Importi non dovuti, periodi sbagliati, ricostruzioni arbitrarie: i dati trasmessi a SOGET NON sono stati adeguatamente controllati. E solo quando l’errore emerge, l’Ente tenta di “ricondurre” le pretese ad annualità ancora più lontane, ormai prescritte.
Il risultato non cambia: si chiede denaro che non spetta, e lo si chiede a cittadini anziani, fragili, soli.
"Qui sta il punto più grave. La riscossione non può trasformarsi in una macelleria sociale - sostiene Francesco Di Lieto - in cui si inviano avvisi a pioggia senza verifiche, sparando nel mucchio e confidando che qualcuno paghi per paura, per stanchezza, o perché non riesce più a trovare una ricevuta di anni prima. Questo non è rigore amministrativo: è pressione burocratica esercitata sui più deboli, che finisce per selezionare le vittime non in base a ciò che è dovuto, ma in base a chi è meno in grado di difendersi".
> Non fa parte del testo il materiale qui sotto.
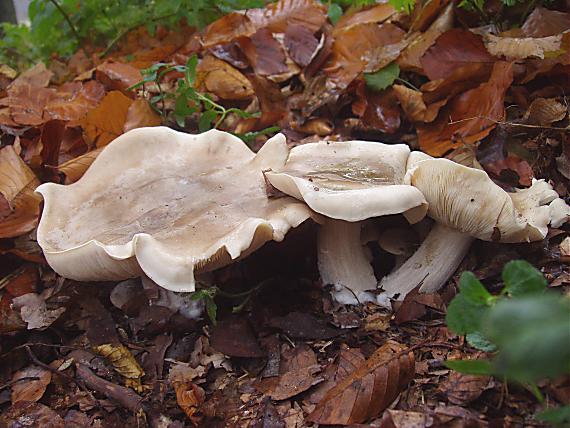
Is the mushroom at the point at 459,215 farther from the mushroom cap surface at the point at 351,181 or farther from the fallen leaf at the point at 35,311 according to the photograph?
the fallen leaf at the point at 35,311

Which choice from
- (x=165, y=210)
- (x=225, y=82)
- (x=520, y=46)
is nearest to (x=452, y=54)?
(x=520, y=46)

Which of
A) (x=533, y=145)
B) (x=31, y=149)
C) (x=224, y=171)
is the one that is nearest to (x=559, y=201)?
(x=533, y=145)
L’intervento della Regione.
"La gravità della situazione è tale che anche la Regione Calabria, nell’esercizio delle proprie funzioni di vigilanza, ha chiesto chiarimenti ad ATERP, sollecitando un riscontro puntuale sulle vicende segnalate dal Codacons.
Un passaggio tutt’altro che formale, che conferma come non siamo di fronte a episodi isolati, ma a una criticità strutturale che ha assunto rilievo pubblico e politico. Questa non è amministrazione pubblica: è una forma di violenza burocratica, che scarica sui cittadini il costo dell’inefficienza e degli errori di chi gestisce il patrimonio collettivo.
Un Ente pubblico non può trasformare il diritto alla casa in una minaccia - prosegue Di Lieto - né usare la riscossione come una leva cieca per far quadrare i conti. Il rischio amministrativo non può ricadere sui cittadini.
Per queste ragioni il Codacons insiste nel chiedere la sospensione immediata di tutte le procedure di recupero, fino a quando non sarà effettuata una verifica completa, seria e trasparente di ogni singola posizione debitoria.
Prima si controlla. Poi, solo se dovuto, si chiede. Non il contrario.
Proseguire oggi, dopo che l’Ente ha riconosciuto errori, significa perseverare nell’ingiustizia e aggravare un danno sociale già evidente.
Le eventuali responsabilità, anche sotto il profilo del danno erariale, saranno valutate dalle autorità competenti, a partire dalla Corte dei Conti, già investita della vicenda".
"Ma continuare a colpire nel mucchio, senza verifiche, confidando che qualcuno paghi perché non ha la forza di difendersi, non ha nulla a che vedere con l’amministrazione pubblica. È il modo più semplice per scaricare sugli ultimi il peso dell’inefficienza, degli errori e delle responsabilità di chi dovrebbe tutelare il patrimonio collettivo. I cittadini non sono sudditi da intimidire; non sono numeri da spostare su un foglio di bilancio; non sono carne da riscossione. Il patrimonio pubblico appartiene alla comunità, non a chi lo gestisce temporaneamente. E chi ha il potere di minacciare un pignoramento ha anche il dovere di ricordare che dietro quei fogli ci sono persone, famiglie, fragilità. Dimenticarlo non è un errore: è una precisa scelta politica".